Cambiar de marcha

Seguir el corazón.

Hay muchas cosas de las que no hemos conversado aún: se siente como si fuera ayer que cerramos el restaurante, y a veces se siente como si nos estuviéramos perdiendo de algo importantísimo: el ruido, las mañanas aceleradas, todas las celebraciones familiares a las que no pude ir porque estaba muy ocupada.

Sigo cocinando en mi casa, en una cocina más callada, menos ajetreada, más feliz. Con miedo, pero nunca antes tan contenta. ¿Hice lo correcto? Pues hice lo que el corazón me venía pidiendo y cerrá los ojos: llegando a San Isidro se sienten dos golpes en el rostro. El primero es el de la brisa tibia, que augura un calor a veces insoportable. El calor de mi adolescencia, caminando bajo el sol de mediodía rumbo a clases. El segundo es el del aroma inconfundible de la mejor oferta de pollo frito del país: uno en cada esquina, cada uno más rico que el anterior. Siguiendo la carretera, sin desviarse, vamos a pasar frente al barrio de mi infancia, en el que todavía viven mis papás, en la misma casa de mi infancia. Y un poco más adelante, el cruce hacia el pueblo en el que vivo: tras varias cuestas largas y curvas pronunciadas, aparece a la distancia el puente inmenso que permite cruzar el río.
★ ★ ★ ★ ★ ★ ★
- INSTRUCCIONES:
**a.** Responde brevemente estas preguntas sobre el texto del cierre del restaurante:
(i) ¿Dónde sigue cocinando quien narra?
(ii) ¿Cuál es el segundo golpe que se siente en el rostro al llegar a San Isidro?
(iii) ¿Qué permite cruzar el puente inmenso?
**b.** Continúa el texto sobre el cierre del restaurante a partir de su última oración.

- DATOS DISPONIBLES:
★ ★ ★ ★ ★ ★ ★
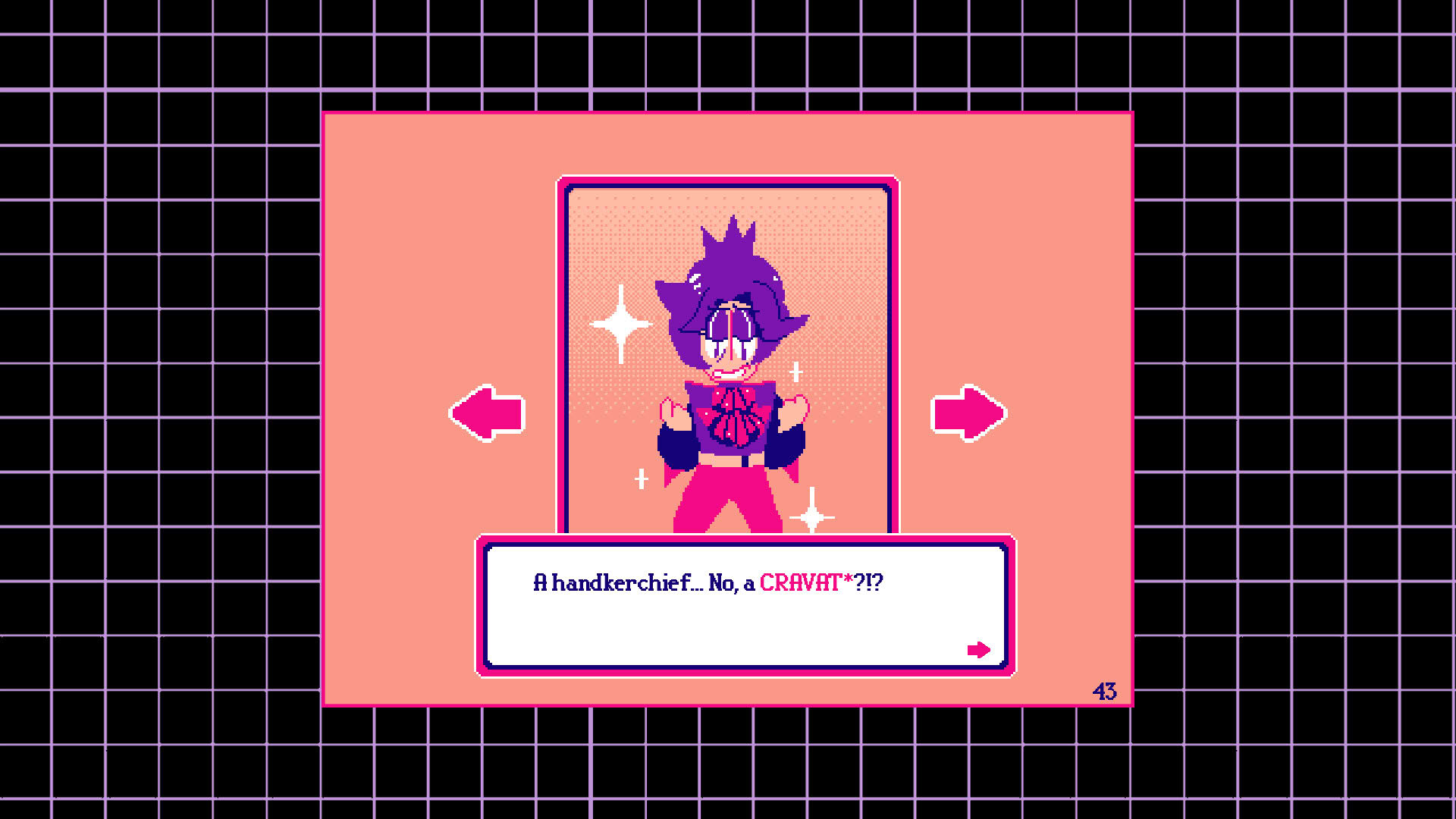 Screenshot for This Game Will End In 205 Clicks.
★ ★ ★ ★ ★ ★ ★
- RESPUESTAS:
**a.**
(i) En su casa.
(ii) El aroma inconfundible de la mejor oferta de pollo frito del país.
(iii) El río.

**b.**
Vivo, pues, del otro lado del río. Tengo pocos vecinos, casi todos de cuatro patas. Por el patio, ahorita mismo, caminan en pequeños grupos montones de chirincocas, y todavía no he terminado de contar los pájaros que anidan en los tres loritos que rodean la casa. Todo esto debe parecerte muy bucólico, pero en realidad tiene mucho de realismo y poco de romance: San José estaba acabando conmigo poco a poco. Lo digo con tristeza porque las pocas veces que he ido desde la mudanza siento ese calor del recuerdo, y un cariño agridulce por el lugar en el que pasé los últimos 24 años de mi vida. El lugar en donde se acumulan las oportunidades, el lugar en el que todos competimos para no perder la relevancia.

Mi vida es ahora inmensamente pequeña, irrelevante y hermosa. Y no sé cómo explicar lo que me está ocurriendo por dentro. Hay algo confuso y lindo en el aroma constante del comino, en las papayas verdes que asoman sobre las cercas. En el molino, en la masa, en esta sensación de volver a sentirme segura mientras escribo con vista a un potrero en el que un caballo bayo pasta bajo la lluvia. En ser de campo. En este olor que siempre me llamó a la distancia, y en haberle dicho sí al corazón cuando me llamaba al Sur.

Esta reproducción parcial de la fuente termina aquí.